L’Eletta e il Rituale dell’Essenza: Un Viaggio nell’Anima di *Le Sacre du Printemps*L’interpretazione del ruolo dell’Eletta in *Le Sacre du Printemps* si è rivelata per Rebecca Bianchi, étoile dell’Opera di Roma, un percorso di radicale spoliazione, una discesa all’essenza stessa del movimento e dell’espressione.
Più che una coreografia, un’immersione in un universo primordiale, dove la danza si fa veicolo di emozioni ancestrali e di conflitti interiori.
La prima rappresentazione italiana di questa iconica creazione di Pina Bausch, diretta da Eleonora Abbagnato al Caracalla festival, rappresenta un evento cruciale per il panorama della danza contemporanea, un’occasione unica per confrontarsi con un’opera che continua a interrogare e a commuovere.
La ricerca di Bianchi è stata guidata dalla volontà di liberarsi da ogni artificio, ogni abbellimento superfluo, per giungere a una forma di danza “nuda”, “cruda”, capace di risuonare con la verità interiore dell’essere.
Questo processo di decostruzione ha permesso di far emergere la sottigliezza delle sensazioni umane, di esplorare le profondità dell’autenticità del movimento.
La coreografia, in questo senso, non è solo una sequenza di passi, ma un rituale che evoca le paure più recondite, il fascino dell’ignoto, la scoperta del corpo, dell’alterità e del rapporto con la terra.

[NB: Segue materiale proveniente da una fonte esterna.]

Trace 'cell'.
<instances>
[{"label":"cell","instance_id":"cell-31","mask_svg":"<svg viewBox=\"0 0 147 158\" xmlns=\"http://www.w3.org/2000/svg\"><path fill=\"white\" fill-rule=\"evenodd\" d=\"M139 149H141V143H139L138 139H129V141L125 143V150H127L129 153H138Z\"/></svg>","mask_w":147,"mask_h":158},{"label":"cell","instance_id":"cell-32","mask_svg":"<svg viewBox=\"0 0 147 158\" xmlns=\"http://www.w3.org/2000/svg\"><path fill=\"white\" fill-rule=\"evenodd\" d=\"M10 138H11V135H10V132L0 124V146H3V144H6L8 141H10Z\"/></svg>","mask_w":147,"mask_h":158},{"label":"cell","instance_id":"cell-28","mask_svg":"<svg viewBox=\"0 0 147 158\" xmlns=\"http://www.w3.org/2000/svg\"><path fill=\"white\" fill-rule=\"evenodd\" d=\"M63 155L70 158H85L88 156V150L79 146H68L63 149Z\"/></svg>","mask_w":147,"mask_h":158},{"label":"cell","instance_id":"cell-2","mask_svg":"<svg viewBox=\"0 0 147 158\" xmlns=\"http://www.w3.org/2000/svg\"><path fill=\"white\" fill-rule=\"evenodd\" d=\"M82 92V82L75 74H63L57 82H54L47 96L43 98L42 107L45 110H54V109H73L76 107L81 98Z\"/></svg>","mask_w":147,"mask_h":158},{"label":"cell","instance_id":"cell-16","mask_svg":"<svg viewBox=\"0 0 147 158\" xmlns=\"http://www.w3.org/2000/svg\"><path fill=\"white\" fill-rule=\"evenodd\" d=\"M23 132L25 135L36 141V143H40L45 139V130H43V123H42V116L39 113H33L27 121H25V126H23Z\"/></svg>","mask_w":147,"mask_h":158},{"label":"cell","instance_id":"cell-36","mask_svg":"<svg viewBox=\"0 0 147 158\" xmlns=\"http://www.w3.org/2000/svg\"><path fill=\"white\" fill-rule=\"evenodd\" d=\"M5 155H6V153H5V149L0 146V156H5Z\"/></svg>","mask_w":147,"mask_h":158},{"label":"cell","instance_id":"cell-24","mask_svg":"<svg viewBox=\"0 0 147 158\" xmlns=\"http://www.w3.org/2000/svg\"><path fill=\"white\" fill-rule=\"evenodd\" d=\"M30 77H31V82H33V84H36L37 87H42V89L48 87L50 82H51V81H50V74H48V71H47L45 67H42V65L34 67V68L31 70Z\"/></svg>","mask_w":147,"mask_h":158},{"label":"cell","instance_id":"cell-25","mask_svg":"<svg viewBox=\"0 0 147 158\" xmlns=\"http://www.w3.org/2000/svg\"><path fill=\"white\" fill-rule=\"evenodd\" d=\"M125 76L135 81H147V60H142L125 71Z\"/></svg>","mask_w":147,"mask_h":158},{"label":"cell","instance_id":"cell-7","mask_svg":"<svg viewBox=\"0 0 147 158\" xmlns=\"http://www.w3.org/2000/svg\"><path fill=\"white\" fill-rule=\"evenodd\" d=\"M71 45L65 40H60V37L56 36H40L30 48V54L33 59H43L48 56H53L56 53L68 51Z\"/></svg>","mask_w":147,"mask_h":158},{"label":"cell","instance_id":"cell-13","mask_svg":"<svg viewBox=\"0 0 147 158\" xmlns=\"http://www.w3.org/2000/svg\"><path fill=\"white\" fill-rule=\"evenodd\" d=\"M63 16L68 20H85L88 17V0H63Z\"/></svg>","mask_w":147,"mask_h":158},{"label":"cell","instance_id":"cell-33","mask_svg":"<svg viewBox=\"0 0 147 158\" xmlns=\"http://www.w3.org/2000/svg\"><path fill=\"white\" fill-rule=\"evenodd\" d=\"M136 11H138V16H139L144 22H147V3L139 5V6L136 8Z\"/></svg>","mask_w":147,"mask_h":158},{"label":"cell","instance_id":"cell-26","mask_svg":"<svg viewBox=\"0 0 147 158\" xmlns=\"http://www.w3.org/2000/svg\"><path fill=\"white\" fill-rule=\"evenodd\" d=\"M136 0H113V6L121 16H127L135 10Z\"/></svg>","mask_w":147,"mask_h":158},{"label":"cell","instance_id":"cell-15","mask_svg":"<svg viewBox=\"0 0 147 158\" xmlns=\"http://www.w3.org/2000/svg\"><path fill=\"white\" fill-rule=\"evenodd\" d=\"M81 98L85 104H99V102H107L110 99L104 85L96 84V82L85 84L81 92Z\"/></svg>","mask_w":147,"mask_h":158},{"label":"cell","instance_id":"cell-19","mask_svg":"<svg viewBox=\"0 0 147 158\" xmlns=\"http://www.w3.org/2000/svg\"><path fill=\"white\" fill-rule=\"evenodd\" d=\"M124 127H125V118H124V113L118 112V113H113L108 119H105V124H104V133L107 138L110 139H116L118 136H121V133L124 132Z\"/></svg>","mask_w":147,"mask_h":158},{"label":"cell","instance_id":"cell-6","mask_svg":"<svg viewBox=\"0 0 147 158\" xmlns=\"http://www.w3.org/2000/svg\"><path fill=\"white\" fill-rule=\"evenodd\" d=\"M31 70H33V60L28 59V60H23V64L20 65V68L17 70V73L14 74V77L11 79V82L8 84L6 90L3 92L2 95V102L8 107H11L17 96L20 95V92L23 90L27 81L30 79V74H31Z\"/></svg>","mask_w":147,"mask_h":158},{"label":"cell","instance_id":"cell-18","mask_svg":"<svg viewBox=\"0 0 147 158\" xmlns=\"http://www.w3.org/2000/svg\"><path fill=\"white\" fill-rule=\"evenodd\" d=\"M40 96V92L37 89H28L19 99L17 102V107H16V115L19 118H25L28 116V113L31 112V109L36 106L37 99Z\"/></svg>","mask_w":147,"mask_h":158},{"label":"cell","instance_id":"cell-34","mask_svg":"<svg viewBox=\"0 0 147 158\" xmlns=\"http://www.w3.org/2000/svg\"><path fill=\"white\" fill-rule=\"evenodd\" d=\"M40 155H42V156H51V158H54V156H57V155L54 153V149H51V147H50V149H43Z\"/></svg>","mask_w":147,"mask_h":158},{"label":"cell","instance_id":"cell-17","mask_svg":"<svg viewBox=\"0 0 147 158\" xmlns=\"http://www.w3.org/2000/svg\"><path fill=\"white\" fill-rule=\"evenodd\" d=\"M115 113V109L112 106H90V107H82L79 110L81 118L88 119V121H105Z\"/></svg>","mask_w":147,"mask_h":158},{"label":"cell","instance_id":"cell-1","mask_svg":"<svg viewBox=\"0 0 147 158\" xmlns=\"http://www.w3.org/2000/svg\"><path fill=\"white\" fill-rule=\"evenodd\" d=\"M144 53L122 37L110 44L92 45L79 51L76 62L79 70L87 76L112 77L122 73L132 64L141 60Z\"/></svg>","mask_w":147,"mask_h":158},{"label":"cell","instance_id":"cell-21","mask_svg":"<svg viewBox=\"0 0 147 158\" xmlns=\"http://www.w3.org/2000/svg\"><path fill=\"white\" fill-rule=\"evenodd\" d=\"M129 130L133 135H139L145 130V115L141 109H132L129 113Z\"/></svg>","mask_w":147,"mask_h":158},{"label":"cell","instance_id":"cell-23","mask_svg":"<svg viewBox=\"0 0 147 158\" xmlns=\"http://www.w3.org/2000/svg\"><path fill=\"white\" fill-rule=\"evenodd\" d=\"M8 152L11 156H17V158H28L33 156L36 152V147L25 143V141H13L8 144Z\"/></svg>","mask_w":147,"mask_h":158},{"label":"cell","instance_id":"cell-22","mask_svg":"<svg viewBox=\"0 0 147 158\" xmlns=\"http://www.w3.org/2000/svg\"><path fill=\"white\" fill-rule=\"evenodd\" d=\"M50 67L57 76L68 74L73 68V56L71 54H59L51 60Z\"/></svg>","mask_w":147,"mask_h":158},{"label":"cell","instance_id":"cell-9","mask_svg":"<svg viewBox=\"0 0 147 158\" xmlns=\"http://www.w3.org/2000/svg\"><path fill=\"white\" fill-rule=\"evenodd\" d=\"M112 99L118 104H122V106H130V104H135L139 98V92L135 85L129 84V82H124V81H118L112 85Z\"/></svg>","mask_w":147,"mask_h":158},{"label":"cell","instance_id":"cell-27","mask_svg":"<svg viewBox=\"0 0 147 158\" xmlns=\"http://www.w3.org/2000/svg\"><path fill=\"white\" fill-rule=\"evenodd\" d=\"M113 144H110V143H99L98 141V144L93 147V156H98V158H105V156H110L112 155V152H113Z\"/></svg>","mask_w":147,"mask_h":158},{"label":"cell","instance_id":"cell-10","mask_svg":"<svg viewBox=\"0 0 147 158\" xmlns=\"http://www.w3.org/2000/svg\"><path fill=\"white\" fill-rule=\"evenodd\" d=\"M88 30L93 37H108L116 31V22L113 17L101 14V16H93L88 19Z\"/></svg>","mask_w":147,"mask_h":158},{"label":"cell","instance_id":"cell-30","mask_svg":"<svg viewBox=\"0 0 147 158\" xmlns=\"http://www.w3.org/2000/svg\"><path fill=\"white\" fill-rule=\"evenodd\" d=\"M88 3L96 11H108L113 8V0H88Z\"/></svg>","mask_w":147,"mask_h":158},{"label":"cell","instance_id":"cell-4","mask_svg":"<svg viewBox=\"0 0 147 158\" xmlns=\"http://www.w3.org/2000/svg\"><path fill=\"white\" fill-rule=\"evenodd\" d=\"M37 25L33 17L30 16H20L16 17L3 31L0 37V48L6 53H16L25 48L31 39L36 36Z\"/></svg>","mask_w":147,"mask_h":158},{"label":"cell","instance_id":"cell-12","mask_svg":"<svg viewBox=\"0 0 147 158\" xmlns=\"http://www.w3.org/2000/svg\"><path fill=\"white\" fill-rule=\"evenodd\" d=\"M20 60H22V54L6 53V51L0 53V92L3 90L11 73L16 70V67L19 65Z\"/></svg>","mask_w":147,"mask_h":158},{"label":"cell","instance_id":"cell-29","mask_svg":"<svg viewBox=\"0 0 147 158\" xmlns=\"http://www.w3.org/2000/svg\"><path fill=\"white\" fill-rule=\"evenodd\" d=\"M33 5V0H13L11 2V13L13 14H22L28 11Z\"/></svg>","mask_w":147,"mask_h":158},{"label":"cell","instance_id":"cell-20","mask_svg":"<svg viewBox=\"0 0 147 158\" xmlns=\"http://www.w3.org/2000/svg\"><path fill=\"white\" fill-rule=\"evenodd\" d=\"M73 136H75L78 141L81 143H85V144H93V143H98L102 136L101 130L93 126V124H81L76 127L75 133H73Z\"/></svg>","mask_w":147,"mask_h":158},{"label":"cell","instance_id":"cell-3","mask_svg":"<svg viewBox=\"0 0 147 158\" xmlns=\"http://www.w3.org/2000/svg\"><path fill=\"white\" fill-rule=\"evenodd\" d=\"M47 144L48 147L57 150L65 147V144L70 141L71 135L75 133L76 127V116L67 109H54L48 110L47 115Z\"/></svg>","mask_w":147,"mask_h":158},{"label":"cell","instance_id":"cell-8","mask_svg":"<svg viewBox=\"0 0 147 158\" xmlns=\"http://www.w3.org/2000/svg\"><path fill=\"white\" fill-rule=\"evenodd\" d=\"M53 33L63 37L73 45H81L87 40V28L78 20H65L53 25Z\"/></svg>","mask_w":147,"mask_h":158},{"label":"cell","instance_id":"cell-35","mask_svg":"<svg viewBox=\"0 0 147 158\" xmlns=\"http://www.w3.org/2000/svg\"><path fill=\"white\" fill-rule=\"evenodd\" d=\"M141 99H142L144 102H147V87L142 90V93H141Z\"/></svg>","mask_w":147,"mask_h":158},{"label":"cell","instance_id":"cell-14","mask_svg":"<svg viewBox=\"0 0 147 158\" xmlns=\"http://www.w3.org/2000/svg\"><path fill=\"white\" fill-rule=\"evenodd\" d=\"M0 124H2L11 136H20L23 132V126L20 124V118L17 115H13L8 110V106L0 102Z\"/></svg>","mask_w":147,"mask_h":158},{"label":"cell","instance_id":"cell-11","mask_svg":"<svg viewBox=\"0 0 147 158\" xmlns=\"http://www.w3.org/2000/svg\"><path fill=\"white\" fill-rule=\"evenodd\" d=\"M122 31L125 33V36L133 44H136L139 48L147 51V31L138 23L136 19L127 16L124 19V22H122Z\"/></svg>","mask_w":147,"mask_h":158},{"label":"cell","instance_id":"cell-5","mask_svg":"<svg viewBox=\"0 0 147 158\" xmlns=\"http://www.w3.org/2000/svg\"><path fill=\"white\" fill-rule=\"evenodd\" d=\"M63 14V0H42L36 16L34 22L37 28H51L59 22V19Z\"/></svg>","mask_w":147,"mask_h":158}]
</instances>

L’Eletta, il personaggio centrale, si erge come figura sacrificale, chiamata a un destino imposto.
Ma dietro il timore di essere scelta, si cela un senso di orgoglio e un sacrificio personale, che trascende la semplice esecuzione coreografica.
L’esperienza si estende a tutto il gruppo, che assiste inerme al rituale, testimoniando la resistenza e la tenacia femminile, la lotta per la vita contro la morte.
La solitudine, elemento chiave dell’esperienza, diviene il luogo in cui l’interprete trova la propria verità, la forza inesauribile che alimenta la danza.
Una verità che risuona ben oltre il palcoscenico, proiettandosi nella complessità delle prove che la vita ci pone di fronte.
*Le Sacre du Printemps* si inserisce in un trittico dedicato alla danza contemporanea, affiancando il *Bolero* di Béjart e *Within the Golden Hour* di Wheeldon, offrendo un panorama articolato e stimolante.
L’opera di Bausch, concepita nel 1975, rilegge il celebre lavoro di Stravinskij trasformando il rito del sacrificio in una danza corale e ancestrale.
L’immagine potente del vestito rosso, simbolo del sacrificio, che passa di mano in mano, si fonde con la suggestiva scenografia di Rolf Borzik: un palcoscenico interamente ricoperto di terra, che alla fine avvolge i corpi e i volti dei danzatori, creando un impatto visivo e drammaturgico di straordinaria intensità.
Per Eleonora Abbagnato, portare questa coreografia rappresenta la realizzazione di un sogno, un ritorno alle sue origini, al periodo in cui ballò con Pina Bausch all’Opera di Parigi.
Un’esperienza che rivoluzionò il suo modo di concepire la danza e l’interpretazione.
La scelta di presentare l’opera con i suoi danzatori, testimoni della loro crescita e maturazione, sottolinea l’importanza della trasmissione del patrimonio coreografico e l’evoluzione artistica del teatro.
L’esecuzione musicale, affidata all’Orchestra del Teatro dell’Opera di Roma sotto la direzione di Ido Arad per Stravinskij e Ravel, e di Carlo Donadio per *Within the Golden Hour*, contribuisce a creare un’atmosfera suggestiva e coinvolgente.
Insieme a Rebecca Bianchi, un cast stellare, composto da Susanna Salvi, Alessio Rezza, Federica Maine, Marianna Suriano, Claudio Cocino, Michele Satriano e numerosi solisti, si prepara a offrire al pubblico romano un’esperienza indimenticabile, un viaggio profondo nell’anima della danza e nell’essenza dell’essere umano.